**Page:**
━━━━━━━━━━━━━━━━━━━━
Node *ImmutableConverterImpl::Lookup(const int begin_pos,
                                     const int end_pos,
                                     const ConversionRequest &request,
                                     bool is_reverse,
                                     bool is_prediction,
                                     Lattice *lattice) const {
  CHECK_LE(begin_pos, end_pos);
  const char *begin = lattice->key().data() + begin_pos;
  const char *end = lattice->key().data() + end_pos;
  const size_t len = end_pos - begin_pos;

  lattice->node_allocator()->set_max_nodes_size(8192);
  Node *result_node = NULL;
  if (is_reverse) {
    BaseNodeListBuilder builder(
        lattice->node_allocator(),
        lattice->node_allocator()->max_nodes_size());
    dictionary_->LookupReverse(
        StringPiece(begin, len), lattice->node_allocator(), &builder);
    result_node = builder.result();
  } else {
    if (is_prediction && !FLAGS_disable_lattice_cache) {
      NodeListBuilderWithCacheEnabled builder(
          lattice->node_allocator(),
          lattice->cache_info(begin_pos) + 1);
      dictionary_->LookupPrefix(
          StringPiece(begin, len),
          request.IsKanaModifierInsensitiveConversion(),
          &builder);
      result_node = builder.result();
      lattice->SetCacheInfo(begin_pos, len);
    } else {
      // When cache feature is not used, look up normally
      BaseNodeListBuilder builder(
          lattice->node_allocator(),
          lattice->node_allocator()->max_nodes_size());
      dictionary_->LookupPrefix(
          StringPiece(begin, len),
          request.IsKanaModifierInsensitiveConversion(),
          &builder);
      result_node = builder.result();
    }
  }
  return AddCharacterTypeBasedNodes(begin, end, lattice, result_node);
}

Node *ImmutableConverterImpl::AddCharacterTypeBasedNodes(
    const char *begin, const char *end, Lattice *lattice, Node *nodes) const {

  size_t mblen = 0;
  const char32 ucs4 = Util::UTF8ToUCS4(begin, end, &mblen);

  const Util::ScriptType first_script_type = Util::GetScriptType(ucs4);
  const Util::FormType first_form_type = Util::GetFormType(ucs4);

  // Add 1 character node. It can be either UnknownId or NumberId.
━━━━━━━━━━━━━━━━━━━━
**Given information:**
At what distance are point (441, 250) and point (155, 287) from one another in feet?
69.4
━━━━━━━━━━━━━━━━━━━━
**Set exercise 1:** Can you sum up the lookup code in two sentences?
**Set exercise 2:** In the lookup code, what maximum node count does Lookup set on the lattice's node allocator?

**Expected answer 1:** The Lookup function of ImmutableConverterImpl sets the lattice's maximum node count to 8192 and looks up dictionary nodes for the key span from begin_pos to end_pos. It uses a reverse lookup when is_reverse is true and a prefix lookup otherwise (with a cache-enabled builder for predictions unless the lattice cache is disabled), then passes the results to AddCharacterTypeBasedNodes, which gets the script type and form type of the first character.

**Expected answer 2:** 8192.